“If there’s a country in the world which is really going to affect everyone else and which is vulnerable, it’s got to be China today,” Kenneth Rogoff, economics professor at Harvard University, told CNBC’s “Squawk Box” on Thursday.
“The whole region’s dependent on China… so I certaintly think you could see (the export of) a recession out of China,” added Rogoff, who was chief economist and research director at the International Monetary Fund from 2001 to 2003.
His comments came as the world second-largest economy grapples with growing pains, while trying to rein in high debt levels.
“They are trying to keep up their growth, (but) there are lot of factors that would constrain it, particularly as they move from being export-led to domestic-driven,” he added.
Just as shifting gears to a consumption-led economy has been tough for everyone else, it would also be difficult for China, Rogoff said. China has fueled its explosive growth via a massive credit buildup.
“China has a lot of capacity to absorb its credit problems, because in some sense, the private sector has a government shell over it, but it depends on rapid credit growth to grow,” he said. “When they slow down credit, growth slows down. So you don’t necessarily have to have cascading defaults to have a pretty sharp drop in growth,” he said.
Concerns over China’s economy have grown as policy makers’ stimulus efforts have also spurred a leverage buildup.

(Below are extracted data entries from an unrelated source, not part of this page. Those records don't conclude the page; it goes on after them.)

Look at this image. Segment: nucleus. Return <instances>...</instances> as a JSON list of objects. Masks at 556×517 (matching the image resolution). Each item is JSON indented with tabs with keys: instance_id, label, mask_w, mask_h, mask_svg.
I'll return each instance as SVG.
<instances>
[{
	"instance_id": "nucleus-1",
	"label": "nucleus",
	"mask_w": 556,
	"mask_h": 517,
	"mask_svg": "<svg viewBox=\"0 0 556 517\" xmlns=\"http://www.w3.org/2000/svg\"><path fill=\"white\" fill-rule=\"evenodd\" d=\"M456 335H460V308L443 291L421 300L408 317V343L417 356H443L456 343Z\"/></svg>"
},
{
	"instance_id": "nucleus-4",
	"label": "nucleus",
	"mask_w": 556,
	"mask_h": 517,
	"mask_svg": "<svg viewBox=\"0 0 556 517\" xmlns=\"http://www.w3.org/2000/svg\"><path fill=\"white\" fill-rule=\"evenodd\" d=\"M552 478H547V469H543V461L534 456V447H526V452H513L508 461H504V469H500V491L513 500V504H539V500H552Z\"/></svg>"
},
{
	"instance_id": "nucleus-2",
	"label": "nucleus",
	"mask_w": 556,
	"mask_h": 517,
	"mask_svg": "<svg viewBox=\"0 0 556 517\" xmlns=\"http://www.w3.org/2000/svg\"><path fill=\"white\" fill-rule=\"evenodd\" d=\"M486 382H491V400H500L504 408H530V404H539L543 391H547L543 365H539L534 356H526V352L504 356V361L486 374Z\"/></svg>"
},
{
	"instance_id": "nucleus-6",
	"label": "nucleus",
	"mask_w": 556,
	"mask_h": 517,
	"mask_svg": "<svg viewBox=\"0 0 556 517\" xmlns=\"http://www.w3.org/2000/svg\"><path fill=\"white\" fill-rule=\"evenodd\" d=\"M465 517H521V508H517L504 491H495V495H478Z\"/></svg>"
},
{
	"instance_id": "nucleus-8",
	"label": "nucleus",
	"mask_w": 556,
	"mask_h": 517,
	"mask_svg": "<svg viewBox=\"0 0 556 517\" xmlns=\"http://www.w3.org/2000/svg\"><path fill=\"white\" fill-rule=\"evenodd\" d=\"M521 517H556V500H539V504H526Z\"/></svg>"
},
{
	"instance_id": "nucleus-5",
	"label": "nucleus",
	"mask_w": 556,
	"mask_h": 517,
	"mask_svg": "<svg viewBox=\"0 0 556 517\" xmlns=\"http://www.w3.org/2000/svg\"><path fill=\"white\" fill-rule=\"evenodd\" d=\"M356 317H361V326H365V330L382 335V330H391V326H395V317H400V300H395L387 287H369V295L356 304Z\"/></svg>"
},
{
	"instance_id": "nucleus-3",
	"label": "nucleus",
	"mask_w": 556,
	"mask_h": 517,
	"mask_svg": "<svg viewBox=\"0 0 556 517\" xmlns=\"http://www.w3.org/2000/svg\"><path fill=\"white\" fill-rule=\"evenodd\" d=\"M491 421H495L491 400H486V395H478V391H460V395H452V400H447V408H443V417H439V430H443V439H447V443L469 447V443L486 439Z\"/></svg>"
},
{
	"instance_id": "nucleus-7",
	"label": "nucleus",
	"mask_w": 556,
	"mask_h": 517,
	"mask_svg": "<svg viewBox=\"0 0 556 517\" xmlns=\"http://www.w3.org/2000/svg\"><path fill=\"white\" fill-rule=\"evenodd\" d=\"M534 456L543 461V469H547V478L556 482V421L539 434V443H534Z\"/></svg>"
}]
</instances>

In late May, Moody’s Investors Service expressed concern that China’s effort to support economic growth would spur higher debt levels, and the ratings service downgraded the mainland’s sovereign credit rating to A1 from Aa3, changing its outlook to stable from negative.
In a recent note, Nomura estimated that China’s outstanding non-financial sector debt hit 191.3 trillion yuan ($27.96 trillion), or 251 percent of gross domestic product (GDP) in the first quarter, up from 158.3 trillion yuan, or 231 percent of GDP, at the end of 2015.
Moody’s estimated that the government budget deficit in 2016 was “moderate” at around 3 percent of gross domestic product (GDP). But it expected the government’s debt burden would rise toward 40 percent of GDP by 2018 and 45 percent by the end of the decade.
Official data put total government debt at the end of 2016 was 37 percent of GDP, the Institute of International Finance said in a May note.